Note that same logic could be used to construct higher dimensional bases,
that is, one could define

```python
# 3-D formula
formula = gammy.kron(gammy.kron(a, b), c)
```

Finally, plot results.

```python
# Plot results
fig = gammy.plot.validation_plot(
    model,
    input_data,
    y,
    grid_limits=[[-3, 3], [-3, 3]],
    input_maps=[x, x[:, 0]],
    titles=["A", "intercept"]
)


# Plot parameter probability density functions
fig = gammy.plot.gaussian1d_density_plot(model, grid_limits=[-1, 3])
```

![alt text](./doc/source/images/example2-0.png "Validation plot")
![alt text](./doc/source/images/example2-1.png "1-D density plot")

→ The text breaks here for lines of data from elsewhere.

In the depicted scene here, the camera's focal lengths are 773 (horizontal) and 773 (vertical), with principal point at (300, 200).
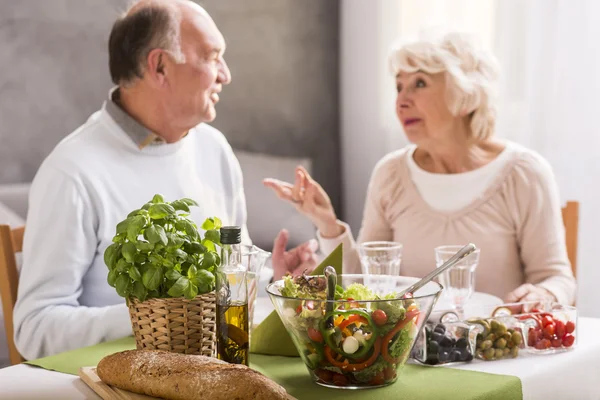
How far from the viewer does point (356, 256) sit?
2.42 metres

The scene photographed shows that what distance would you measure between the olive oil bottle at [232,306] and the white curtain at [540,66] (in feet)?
7.22

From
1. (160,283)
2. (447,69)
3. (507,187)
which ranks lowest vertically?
(507,187)

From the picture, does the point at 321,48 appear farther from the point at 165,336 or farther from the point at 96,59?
the point at 165,336

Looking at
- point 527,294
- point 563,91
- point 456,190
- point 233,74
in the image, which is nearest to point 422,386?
point 527,294

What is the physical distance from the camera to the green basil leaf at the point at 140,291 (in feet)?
3.59

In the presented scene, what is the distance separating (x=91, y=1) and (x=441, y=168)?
4.01 feet

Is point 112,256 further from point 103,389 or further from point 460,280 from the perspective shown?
point 460,280

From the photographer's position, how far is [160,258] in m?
1.10

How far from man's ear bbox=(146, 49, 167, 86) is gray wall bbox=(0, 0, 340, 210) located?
18cm

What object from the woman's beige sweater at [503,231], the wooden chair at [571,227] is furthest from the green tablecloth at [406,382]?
the wooden chair at [571,227]

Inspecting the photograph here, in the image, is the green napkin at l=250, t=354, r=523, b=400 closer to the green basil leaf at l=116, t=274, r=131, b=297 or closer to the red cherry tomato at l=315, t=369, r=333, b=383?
the red cherry tomato at l=315, t=369, r=333, b=383

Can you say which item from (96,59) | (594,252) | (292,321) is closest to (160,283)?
(292,321)

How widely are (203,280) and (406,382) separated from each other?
322mm

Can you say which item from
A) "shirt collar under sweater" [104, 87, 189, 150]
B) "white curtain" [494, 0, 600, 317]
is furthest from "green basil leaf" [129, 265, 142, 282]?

The original function can be plotted like so

```python
from mpl_toolkits.mplot3d import Axes3D


X, Y = np.meshgrid(np.linspace(-3, 3, 100), np.linspace(-3, 3, 100))
Z = peaks(X, Y) + 4

fig = plt.figure()
ax = fig.gca(projection="3d")
ax.plot_surface(X, Y, Z, color="r", antialiased=False)
```

![alt text](./doc/source/images/peaks.png "Peaks")


### B-Spline basis

Constructing B-Spline based 1-D basis functions is also supported.

```python
# Define dummy data
n = 30
input_data = 10 * np.random.rand(n)
y = 2.0 * input_data ** 2 + 7 + 10 * np.random.randn(n)


# Define model
a = gammy.Scalar(prior=(0, 1e-6))

grid = np.arange(0, 11, 2.0)
order = 2
N = len(grid) + order - 2
sigma = 10 ** 2
a = gammy.BSpline1d(
    grid,
    order=order,
    prior=(np.zeros(N), np.identity(N) / sigma),
    extrapolate=True
)
formula = a(x)
model = gammy.BayesianGAM(formula).fit(input_data, y)

# Plot results
fig = gammy.plot.validation_plot(
    model,
    input_data,
    y,
    grid_limits=[-2, 12],
    input_maps=[x],
    titles=["a"]
)


# Plot parameter probability density functions
fig = gammy.plot.gaussian1d_density_plot(model, grid_limits=[-1, 3])
```

![alt text](./doc/source/images/example3-0.png "Validation plot")
![alt text](./doc/source/images/example3-1.png "1-D density plot")


## To-be-added features

- **TODO** Quick model template functions (e.g. splines, GPs)
- **TODO** Shorter overview and examples in README. Other docs inside `docs`.
- **TODO** Support indicator models in plotting
- **TODO** Fixed ordering for GP related basis functions.
- **TODO** Hyperpriors for model parameters – Start from diagonal precisions.
           Instead of `(μ, Λ)` pairs, the arguments could be just
           BayesPy node.
- **TODO** Add simple Numpy-based linear solver for MAP estimates.
- **TODO** Support non-linear GAM models.
- **TODO** Multi-dimensional observations.
- **TODO** Dynamically changing models.